- **WHAT IS BEING ASKED**:
Copy each line of the data below exactly, leaving out pictures.

Segment Start: THE DATA

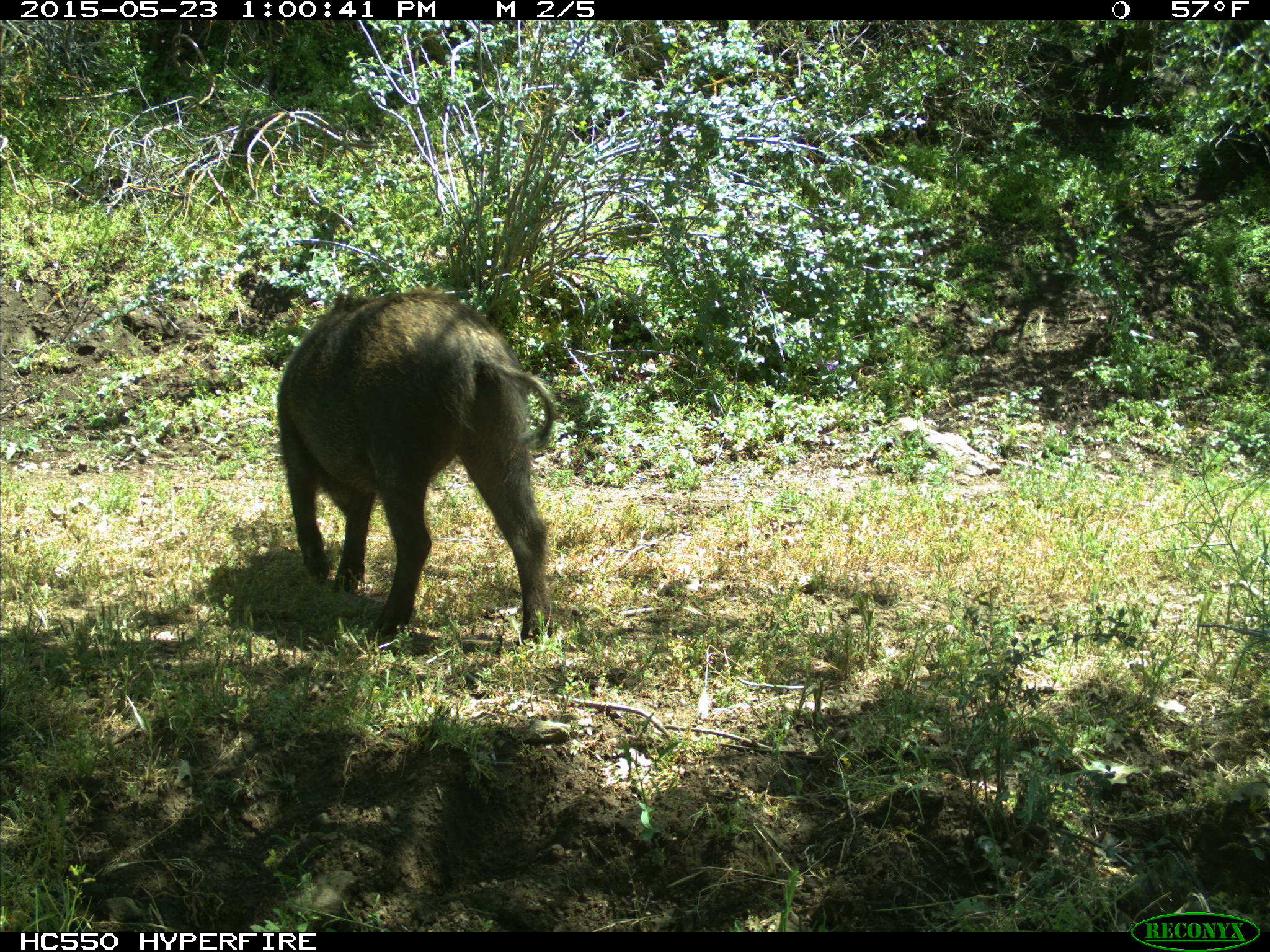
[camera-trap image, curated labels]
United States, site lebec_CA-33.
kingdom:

Segment End: THE DATA

- **EXERCISE OUTPUT**:
[camera-trap image, curated labels]
United States, site lebec_CA-33.
kingdom:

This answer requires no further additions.